GOAL OF THE EXERCISE: Reproduce word for word the part of the listing below that opens with the line containing "What length of space exists" and runs through the end of the listing, and output nothing else.

RECORDS FOR THIS TASK:
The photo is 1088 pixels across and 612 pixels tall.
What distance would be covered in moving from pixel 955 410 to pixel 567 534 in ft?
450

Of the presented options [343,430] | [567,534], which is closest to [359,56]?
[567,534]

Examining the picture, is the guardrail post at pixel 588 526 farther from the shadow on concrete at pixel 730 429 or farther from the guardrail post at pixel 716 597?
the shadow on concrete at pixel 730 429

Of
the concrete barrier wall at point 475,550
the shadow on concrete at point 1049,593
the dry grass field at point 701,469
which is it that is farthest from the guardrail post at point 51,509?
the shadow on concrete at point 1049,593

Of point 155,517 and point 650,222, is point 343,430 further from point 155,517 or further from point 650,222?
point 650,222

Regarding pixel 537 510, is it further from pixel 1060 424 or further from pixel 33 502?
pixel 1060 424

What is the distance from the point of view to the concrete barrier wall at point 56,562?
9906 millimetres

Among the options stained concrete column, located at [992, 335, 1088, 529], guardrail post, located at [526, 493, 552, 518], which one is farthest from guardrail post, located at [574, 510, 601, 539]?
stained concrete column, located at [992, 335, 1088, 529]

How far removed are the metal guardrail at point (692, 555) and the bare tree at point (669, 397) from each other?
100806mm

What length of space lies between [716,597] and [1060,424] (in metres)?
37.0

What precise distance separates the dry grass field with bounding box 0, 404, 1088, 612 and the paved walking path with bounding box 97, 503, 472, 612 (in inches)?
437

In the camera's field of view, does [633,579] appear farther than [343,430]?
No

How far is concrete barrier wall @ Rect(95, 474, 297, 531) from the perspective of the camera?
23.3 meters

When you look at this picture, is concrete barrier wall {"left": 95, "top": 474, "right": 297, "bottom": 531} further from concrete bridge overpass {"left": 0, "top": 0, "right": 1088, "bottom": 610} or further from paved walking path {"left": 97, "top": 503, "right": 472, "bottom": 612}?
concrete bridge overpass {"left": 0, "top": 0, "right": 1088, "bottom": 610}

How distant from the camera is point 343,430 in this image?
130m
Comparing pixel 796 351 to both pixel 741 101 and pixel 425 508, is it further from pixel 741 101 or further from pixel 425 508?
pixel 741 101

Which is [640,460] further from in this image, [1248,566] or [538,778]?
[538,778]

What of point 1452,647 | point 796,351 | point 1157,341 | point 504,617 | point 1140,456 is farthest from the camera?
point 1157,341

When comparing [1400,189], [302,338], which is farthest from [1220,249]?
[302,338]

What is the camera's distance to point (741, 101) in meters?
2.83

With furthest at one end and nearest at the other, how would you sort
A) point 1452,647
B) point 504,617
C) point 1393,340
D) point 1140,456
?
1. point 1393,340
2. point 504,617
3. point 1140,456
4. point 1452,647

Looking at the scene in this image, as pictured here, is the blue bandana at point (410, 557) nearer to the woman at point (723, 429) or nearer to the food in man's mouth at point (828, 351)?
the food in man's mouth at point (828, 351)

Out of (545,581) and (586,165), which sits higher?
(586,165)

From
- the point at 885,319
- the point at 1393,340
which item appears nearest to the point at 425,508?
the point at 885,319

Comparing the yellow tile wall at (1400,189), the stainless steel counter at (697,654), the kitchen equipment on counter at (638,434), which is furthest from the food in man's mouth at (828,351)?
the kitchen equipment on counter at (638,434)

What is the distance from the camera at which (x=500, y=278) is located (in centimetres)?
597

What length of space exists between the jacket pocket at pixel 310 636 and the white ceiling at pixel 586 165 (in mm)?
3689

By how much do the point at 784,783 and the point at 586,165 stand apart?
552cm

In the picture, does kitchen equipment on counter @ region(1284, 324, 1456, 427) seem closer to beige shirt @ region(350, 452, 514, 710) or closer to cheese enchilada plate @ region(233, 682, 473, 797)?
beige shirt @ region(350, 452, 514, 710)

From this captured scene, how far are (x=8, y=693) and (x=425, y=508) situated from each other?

EXERCISE SOLUTION:
What length of space exists between the jacket pocket at pixel 310 636 and the white ceiling at pixel 586 165 (in mm)?
3689

By how much do the point at 784,783 and the point at 586,165 stand apart?
552cm

In the picture, does kitchen equipment on counter @ region(1284, 324, 1456, 427) seem closer to beige shirt @ region(350, 452, 514, 710) or closer to cheese enchilada plate @ region(233, 682, 473, 797)?
beige shirt @ region(350, 452, 514, 710)

From this captured scene, how far are (x=8, y=693) and (x=425, y=508) situated from each other?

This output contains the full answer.